Monday 10 February 2020

Shadow Show - Silhouettes


Silhouettes is the debut album from Detroit three-piece who describe themselves as a "power trio of mysterious hue." Across ten tracks they take the underground garage vibe that their city is renowned for and twist and turn it into something that feels both true to those roots as well as remarkably fresh and modern.

Charades opens up Silhouettes with a bold rolling guitar line before the first lines "I could be me, I could be you, I could be anything you see" come in and that first thirty seconds captures what's so appealing about the whole of the album. Guitar lines dance around, skipping restlessly around the piece with the vocals coming through the centre, giving the songs a timeless quality and a familiar warmth to them without diluting the band's personality that is written loud across the collection of ten songs.

Contessa announces itself with another guitar riff that skates across the ages, reminiscent of lo-fi garage bands from the decades old Detroit scene where they learned their craft, but imbued with a fresh modern radio-friendly sound to it. Subtle layering of vocals and rich harmonies add depth and breadth and the chorus dares you not to sing along with Contessa's name, so natural and effortless the song feels.

Green Stone tightens up the interaction between the girls' vocals as guitars collide in a harsher variant on the grooves that have run through the previous two songs yet there's moments such in the breakdown where you can't help but be carried along on the song's momentum.



Alchemist continues in the same relentless vein, claustrophobic as they sing about hearing secrets through the wall in a hurried tone that suggests that they're here to rush you off your feet and envelop you in their world of infectious riffs that manage the trick of creating their own unique take on classic sounds by being more complex than you'd take them for on first listen. The record's unfussy production is key to that and performs a similar act on the album's lead single Shadow Box which starts off tight and taut, vocals flying around the place until it reaches the breakdown and they stretch out and spread their wings musically.
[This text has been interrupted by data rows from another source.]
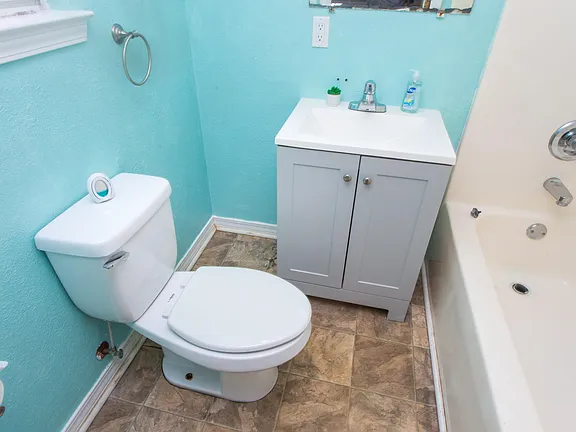 Beautiful 3BR 2BA Home in Pensacola Area thumbnail 8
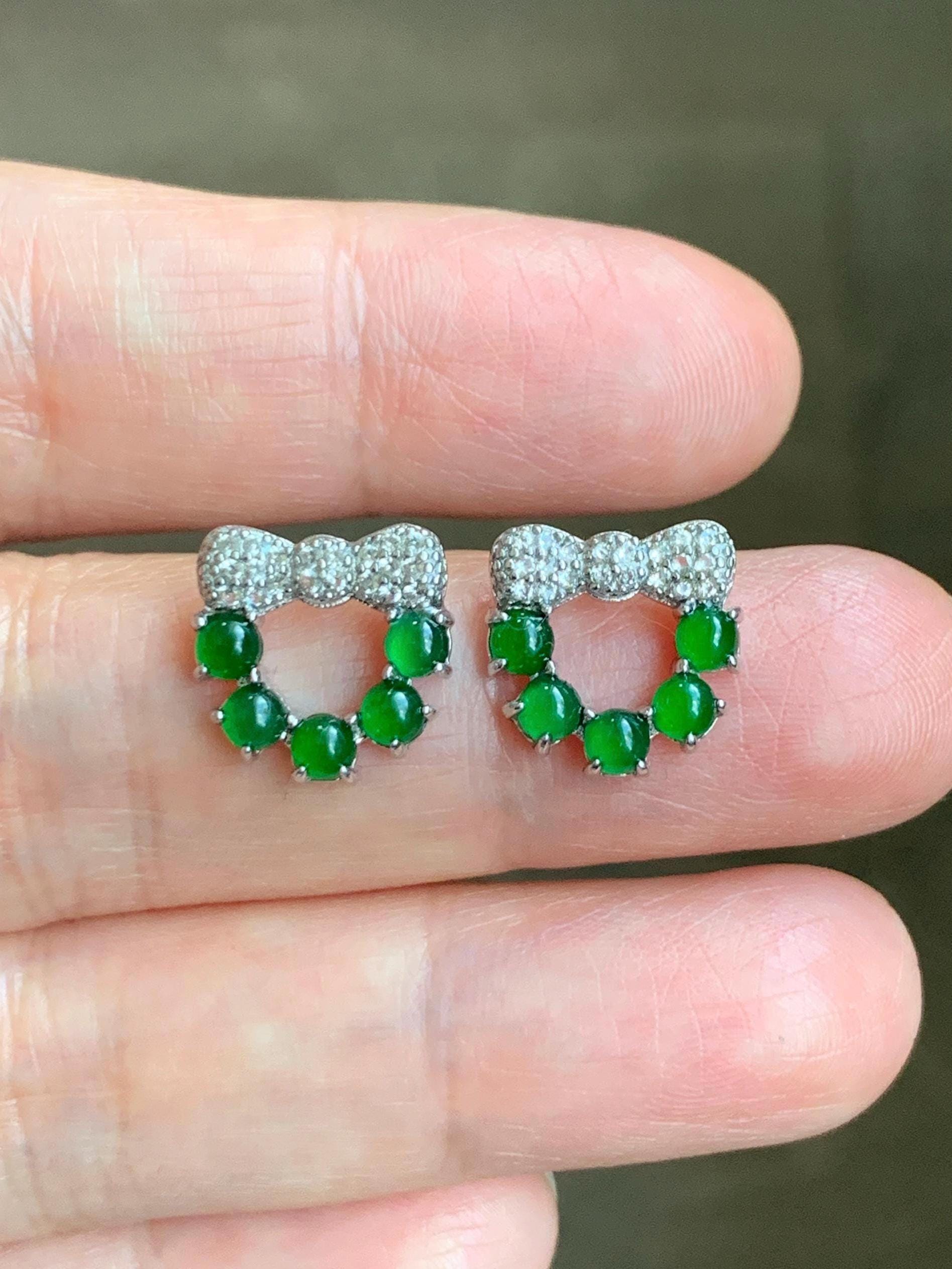 Natural Guatemalan Grade A Icy Translucent Vibrant Green Jadeite Wreath Design Stud Earrings S925 Sterling Silver 2g 天然冰危绿翡翠银镶耳钉 WLQ120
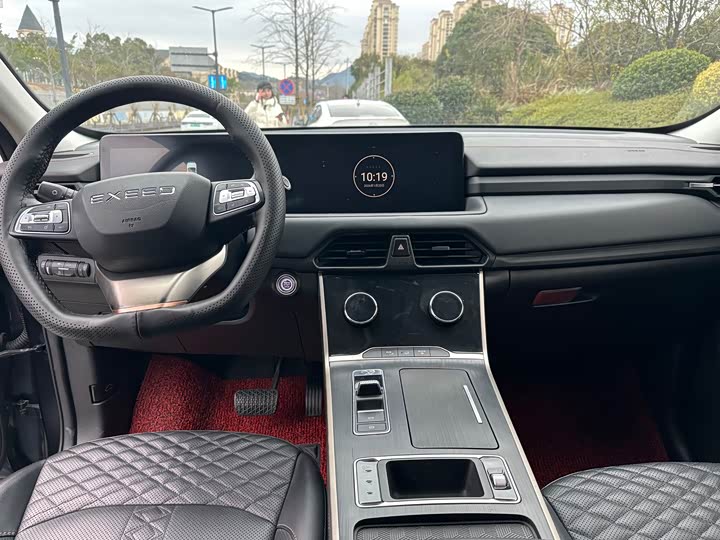 Фото 9 - Exeed TX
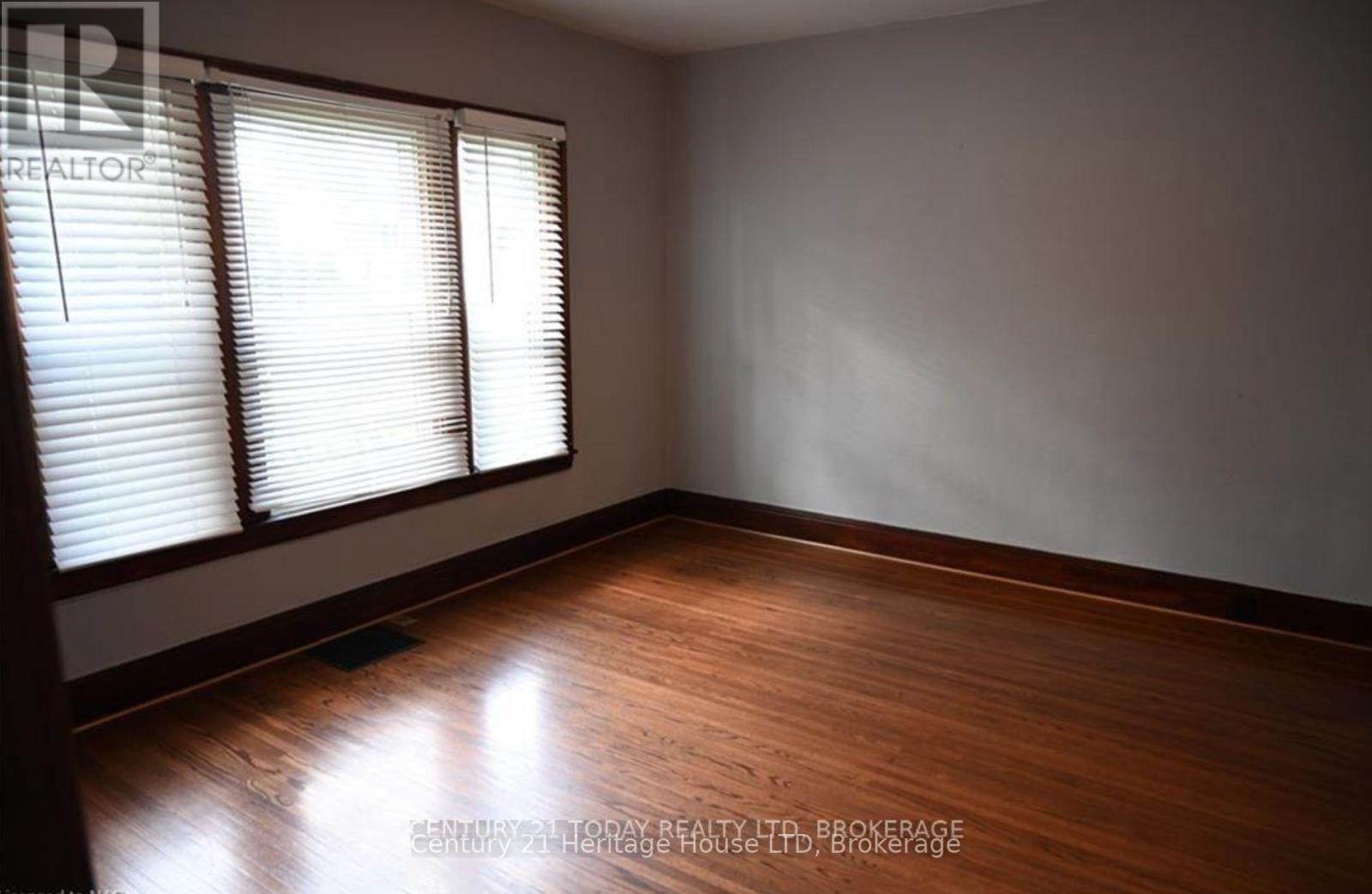 14 Emerick Avenue, Fort Erie, Ontario  L2A 2W3 - Photo 6 - X13106526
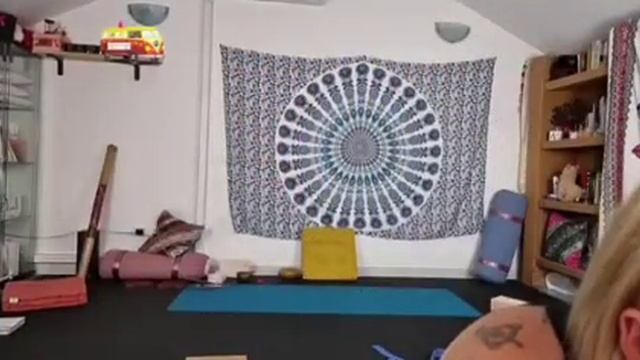 Hatha yoga Live session /sessione in diretta facebook смотреть онлайн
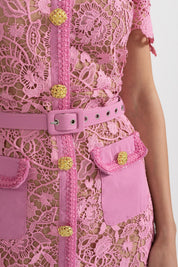 Inês | Vestido Midi de Renda Floral com Cintura Franzida — Rosa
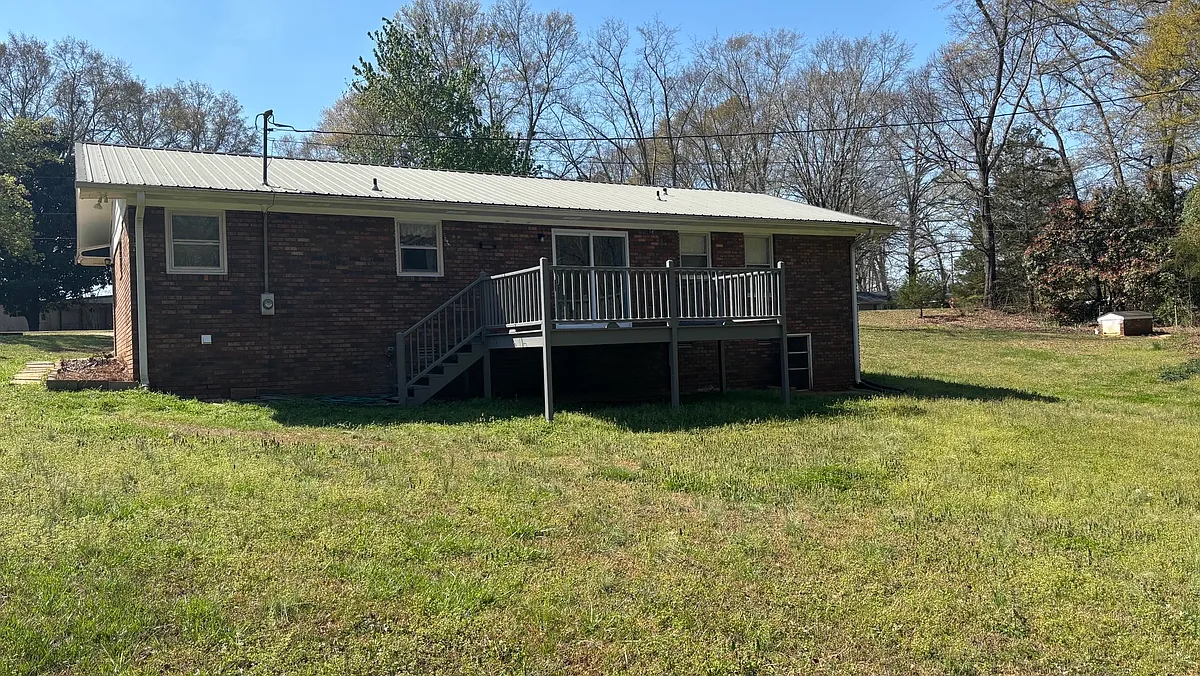 Exterior w/deck - 187 Kesler Rd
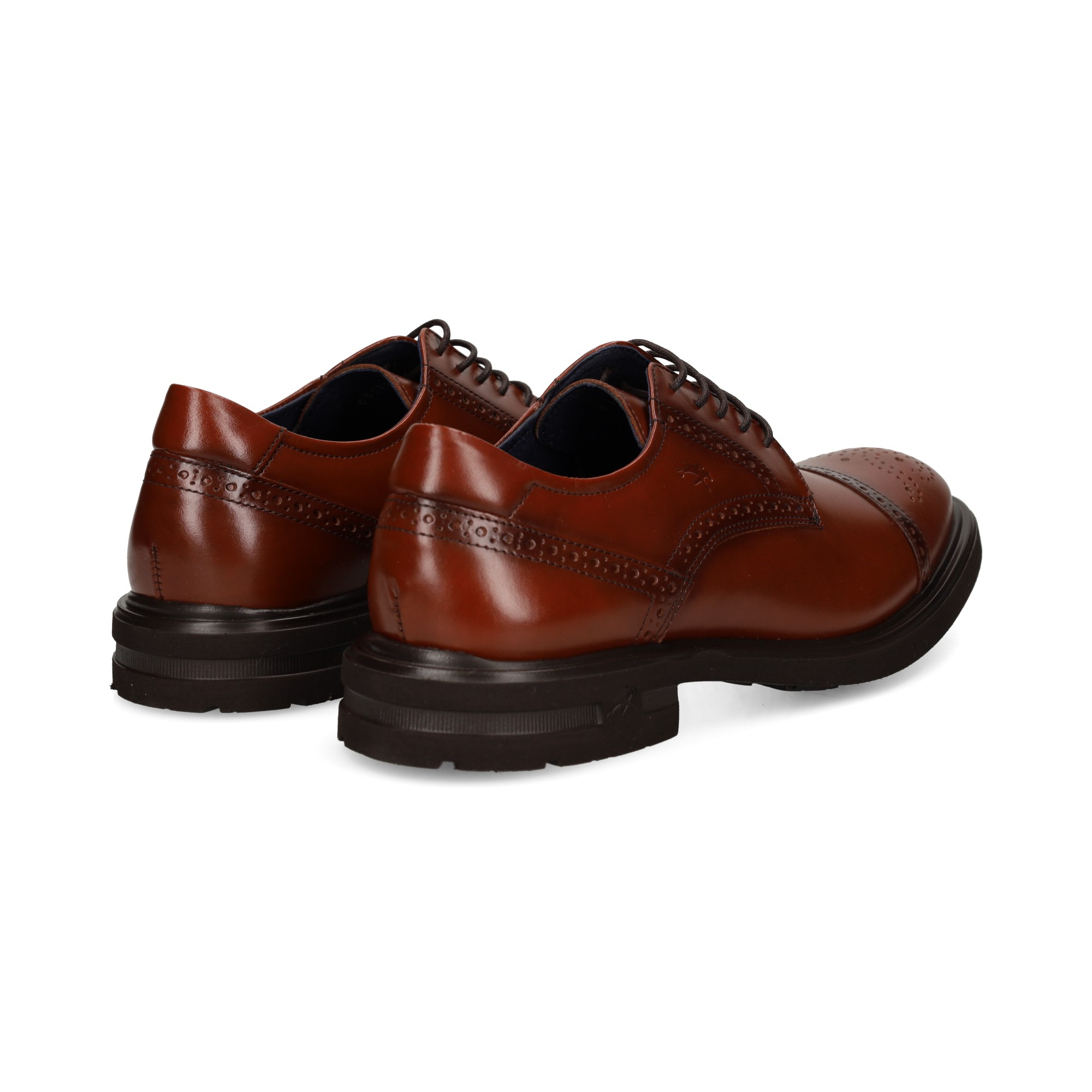 blucher-partido-picado-piel-marron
Trapeze Act is built around a riff that flits in and out of the song, leaving a sense of unease and uncertainty as to where it's going to go next, like navigating around a tight set of one-way streets with blind corners rather than the open road and it's an approach that's continued into Glass Eye giving a claustrophobic feeling as the guitars chime around the listener.



Dreamhead opens up, clocking in at close to six minutes,like the reins have been loosened without cutting the cord that holds the guitars in check. It's more fluid as a result and the vocals are given more space to breathe as the song progresses as they sing out counting from one to nine, but it retains a faithfulness to the rest of the album's underpinning ethos. The Machine opens with familiar chiming guitars but by the time they reach the line "reach for me, through the dream" it feels different to what's gone before.

The album finishes on the (almost) title track and it's part of Silhouettes' charm that it has such a consistency of approach and purpose yet no two songs sound the same - and the final track doesn't buck that trend. What it makes for is one of the most coherent together albums we've heard in a long time - yet without diluting any of the energy that the trio instill into their impressive debut.